→ Supplied information:
"""
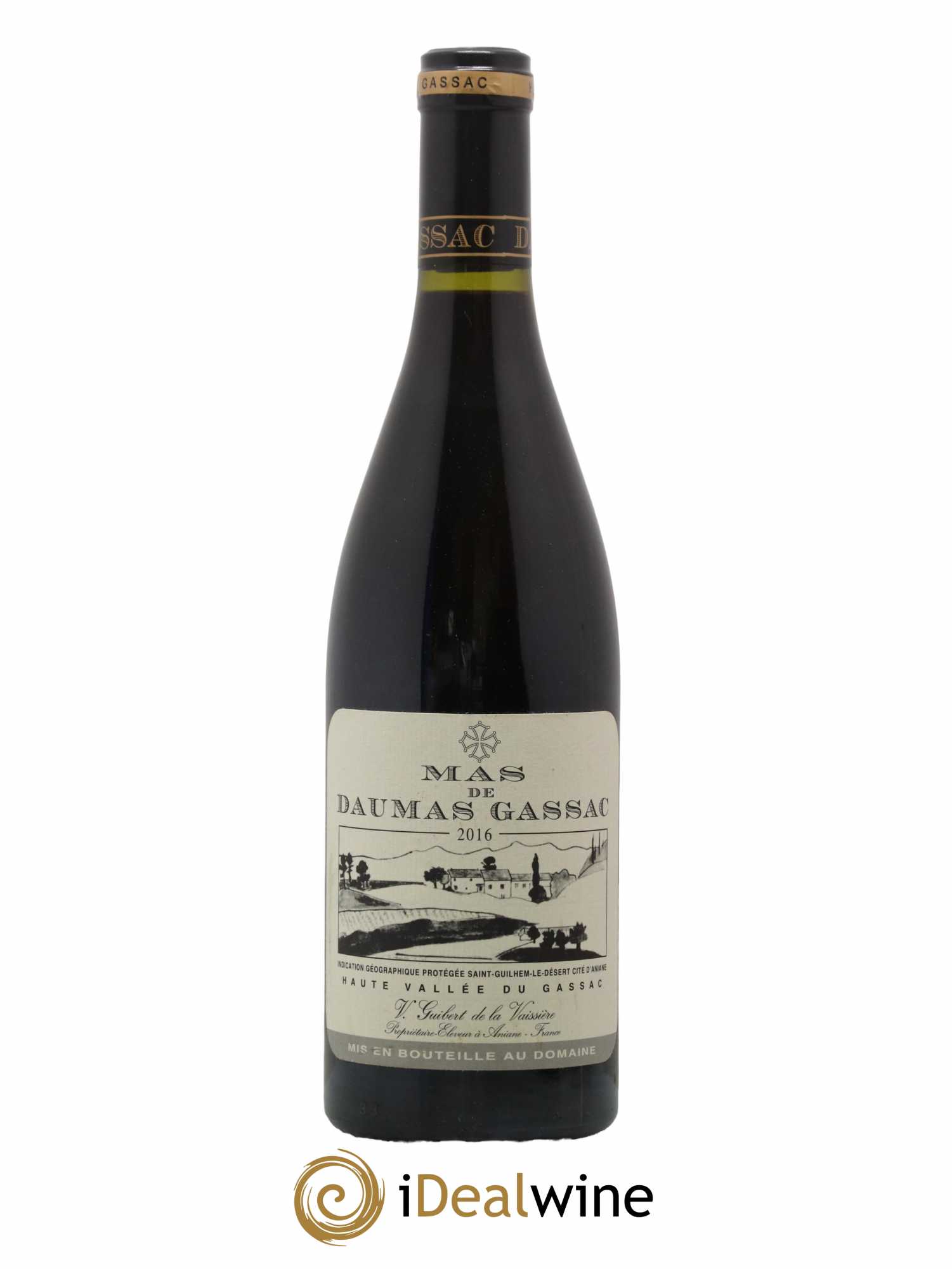 Saint-Guilhem-le-Désert - Cité d'Aniane Mas Daumas Gassac Famille Guibert de La Vaissière 2016 - Lot de 1 bouteille - 0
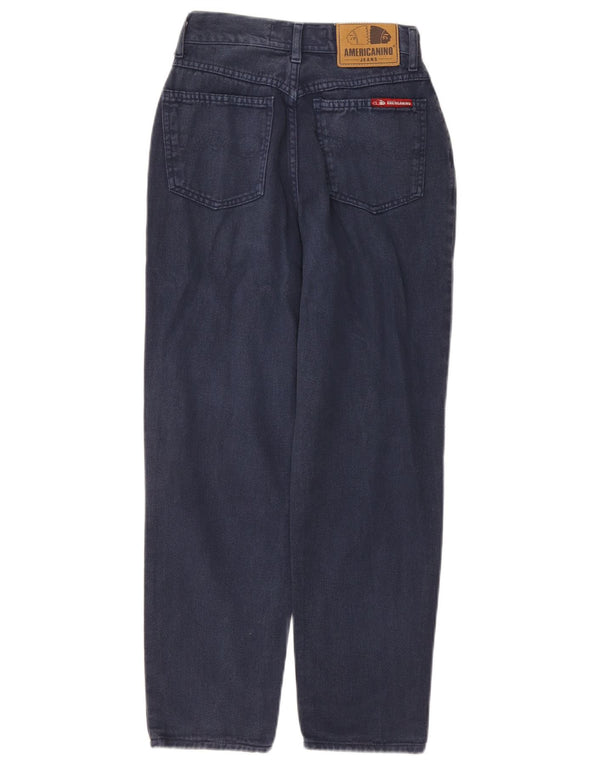 Americanino Dame tilspidsede jeans W27 L25 Marineblå Bomuld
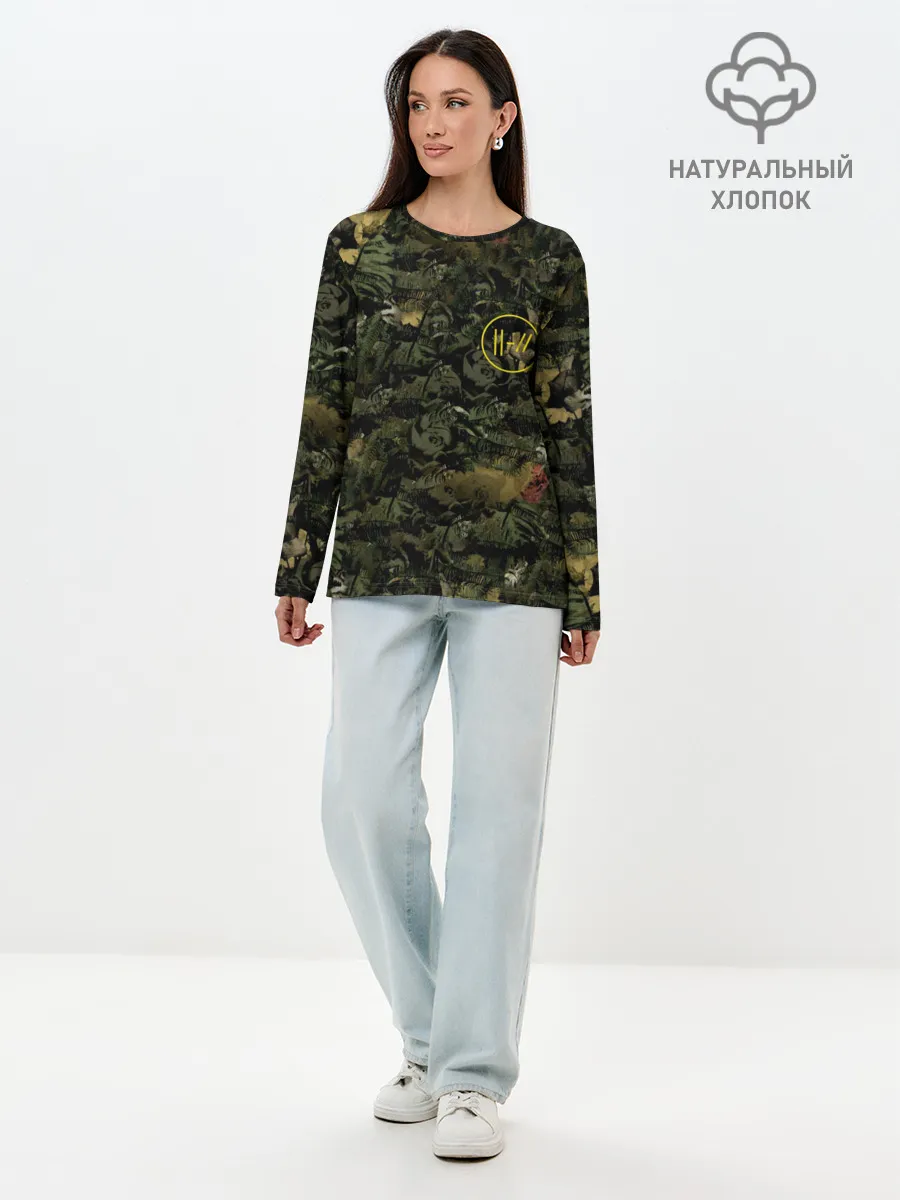 Лонгслив женский. Хлопок / Twenty One Pilots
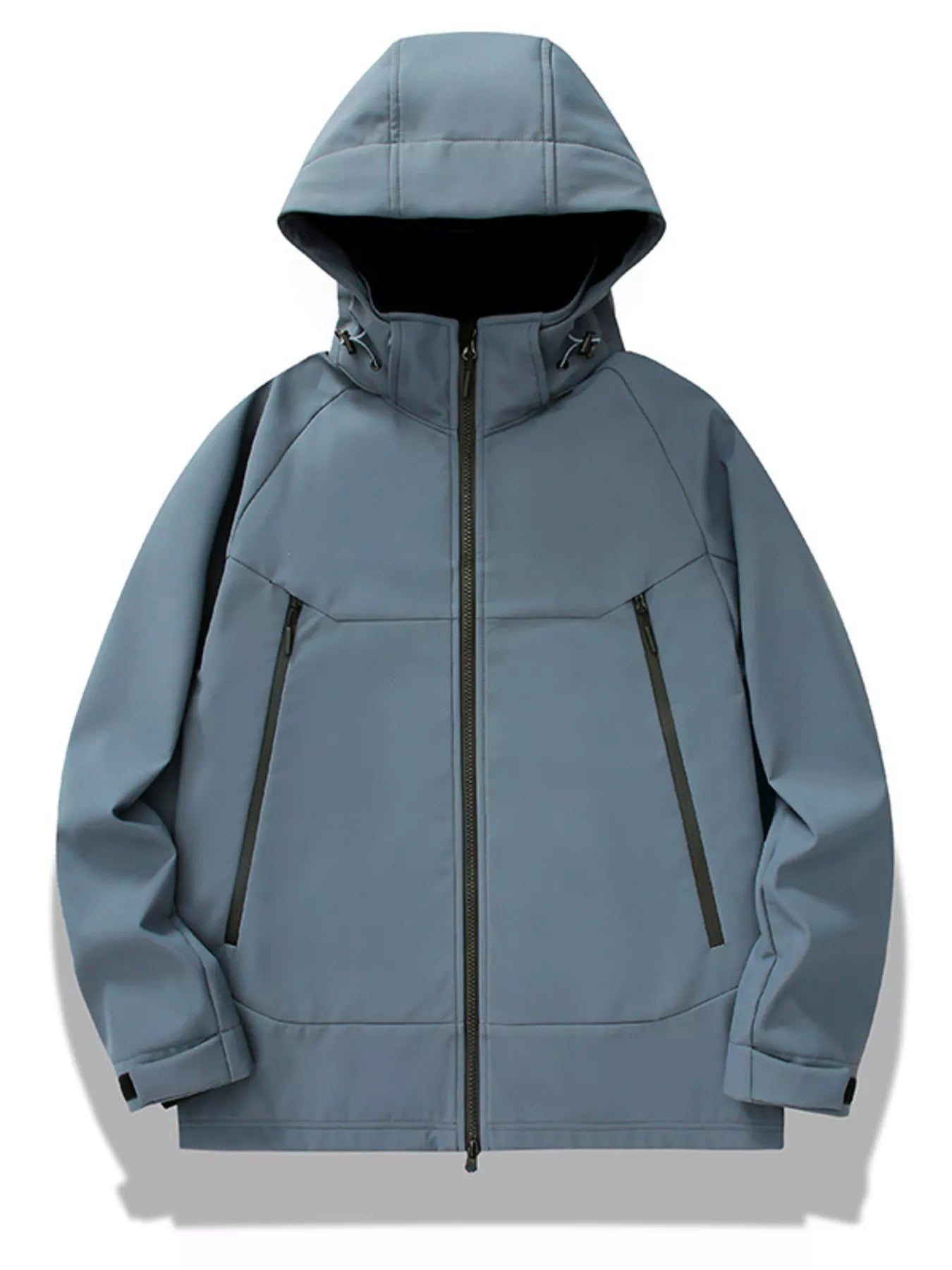 Men's Plus Size Hooded Zip Up Windproof Jacket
"""
→ Problem:
Restate the data word for word while omitting each picture.

→ Solution for this problem:
 Saint-Guilhem-le-Désert - Cité d'Aniane Mas Daumas Gassac Famille Guibert de La Vaissière 2016 - Lot de 1 bouteille - 0
 Americanino Dame tilspidsede jeans W27 L25 Marineblå Bomuld
 Лонгслив женский. Хлопок / Twenty One Pilots
 Men's Plus Size Hooded Zip Up Windproof Jacket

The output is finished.